Evidence of potential red blood cells preserved in 75 million year old dinosaur bone.

Picture Credit: Laurent Mekul

Microscopic Fibres – More Caution Advised

Fibres or fibrous-like structures were reported from half the samples studied.  In one specimen, a fragment of rib bone from an unknown dinosaur revealed a structure within it that resembled collagen.  Further chemical analysis revealed traces of amino acid fragments such as glycine, alanine and proline.  This is consistent what you would expect to find if you were analysing collagen.  If a fragment of collagen could be recovered, then that would be a remarkable discovery indeed.  Like blood and other organic materials these substances are believed to degrade relatively quickly after death.  However, if a protein based structure like collagen could be found in the fossilised bones of a dinosaur then this would open up an entirely new area of research into the Dinosauria.

Potential Collagen Structures Preserved in Fossil Bone

Fibrous structures preserved in fossilised bone.

Fibrous structures preserved in fossilised bone.

Picture Credit: Laurent Mekul

The scientists behind this paper are keen to point out that further study is required.  Two of the fossil bones used in this research revealed no traces of any potential soft tissue components, a point missed by a number of media outlets that covered this story. However, if poorly preserved fossil material can retain microscopic traces of blood and other organic materials then it will change our science forever.  Dig sites will be subjected to forensic procedures, perhaps a clean room will be have to be set up in the field to help minimise the risk of organic cross-contamination.  What about the use of glues and resins that act as fossil bone stabilisers?  Could the over enthusiastic use of super glue at a dig station compromise the chances of retrieving viable traces of organic material later, back in the prep lab?

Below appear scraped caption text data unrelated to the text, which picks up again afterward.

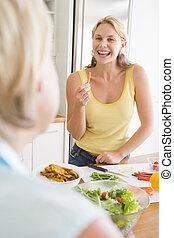 kvinna prata, till, vän, medan, förberedande, måltiden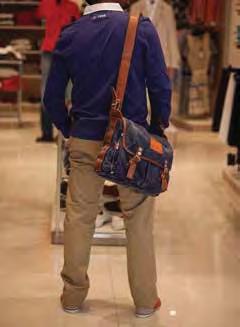 Calças caqui estão sempre in! Combine-as com uma camisola azul e uns ténis vermelhos para conseguir um visual casual sem perder a classe Camisa: 19 600 kz Calça: 15 289 kz Ténis: 15 290 kz Bolsa: sob consulta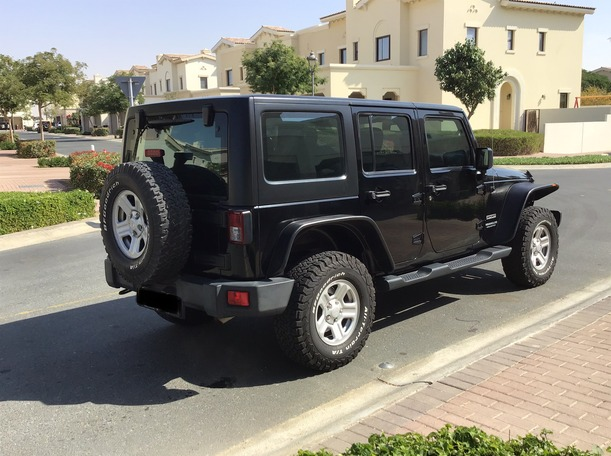 Used 2014 Jeep Wrangler for sale in dubai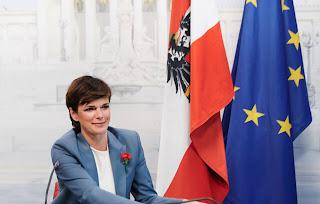 رئيسة,الحزب,الاجتماعي,تقترح,تعميم,قسائم,المطاعم,على,كل,النمسا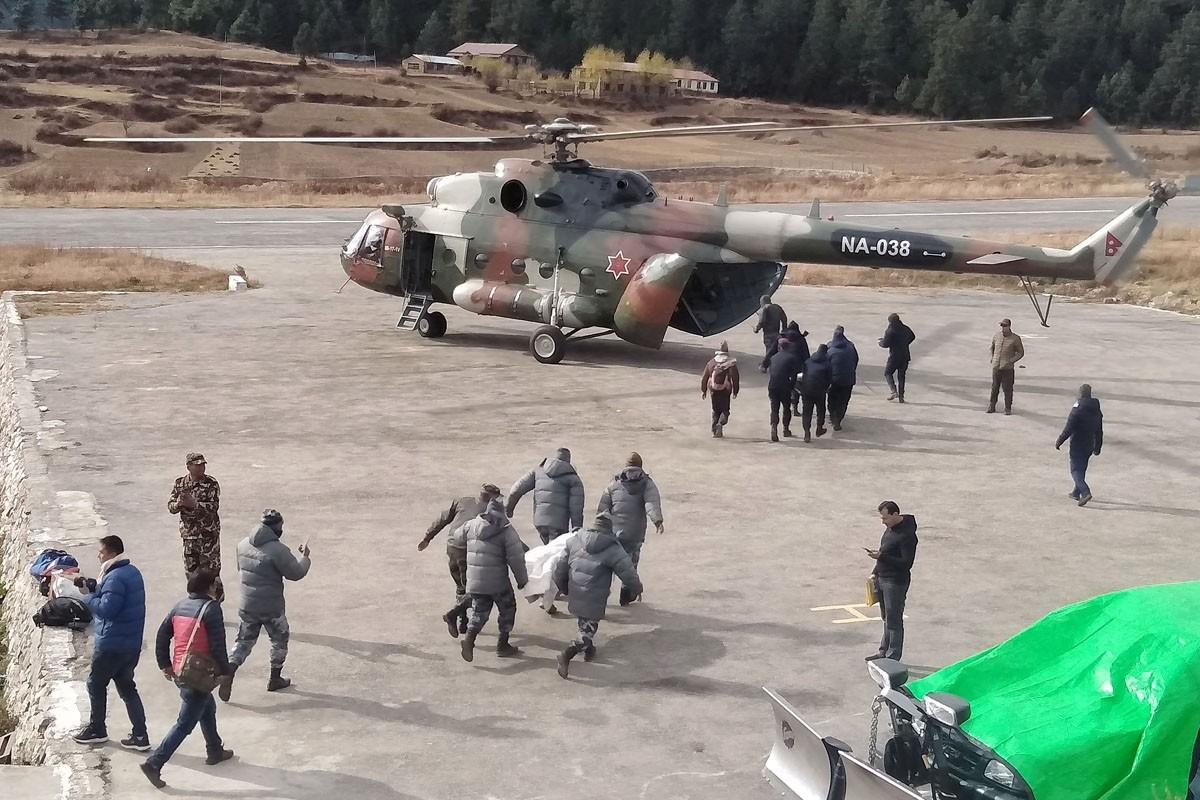 टिपर दुर्घटनाका घाइतेलाई सेनाको हेलिकप्टरबाट नेपालगञ्ज लगियो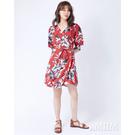 春夏系列注目ITEM 滿版印花亮眼配色 袖口鬆緊設計修飾身形 裙襬飄逸形塑浪漫風情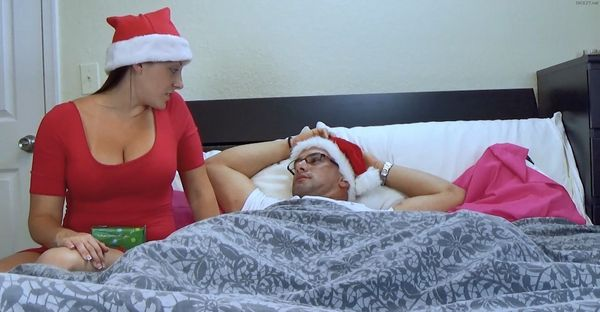 Melanie Hicks – Auntie's Christmas Gift HD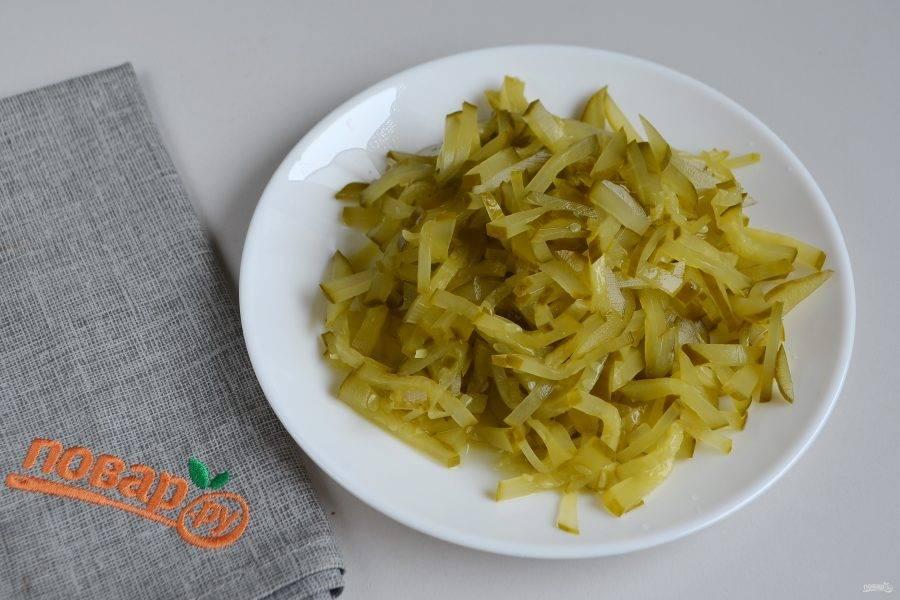 5. Соленые огурчики порежьте соломкой, можно кубиками или натрите на терке. Положите в суп. Варите еще 5 минут.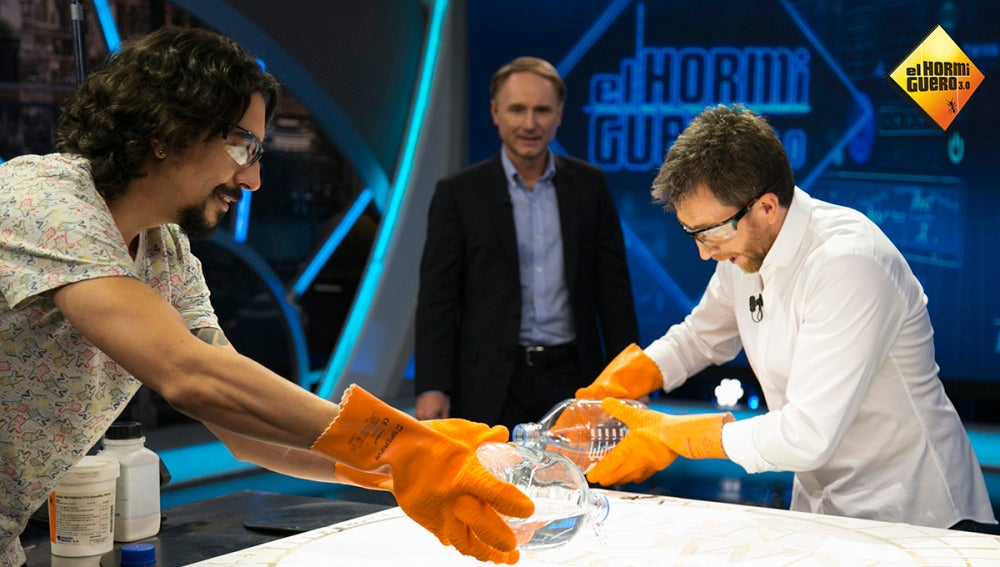 Marron sorprender a Dan Brown con su ciencia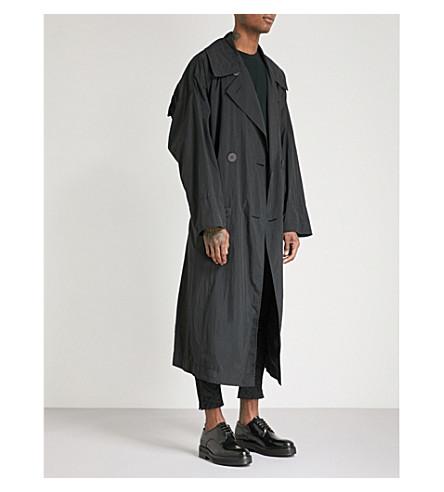 ISSEY MIYAKE Draped shell trench coat (Black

If other institutes can repeat these experiments and produce the same results consistently, then this has some dinosaur-sized implications for palaeontology.  If it can be concluded that the structures observed and analysed within the samples do indeed originate from preserved proteins from the extinct animal, then we may have an opportunity to study soft tissues in long dead creatures.  A more complete understanding of dinosaur biology may be within our grasp.

Now that would be something to make a movie about.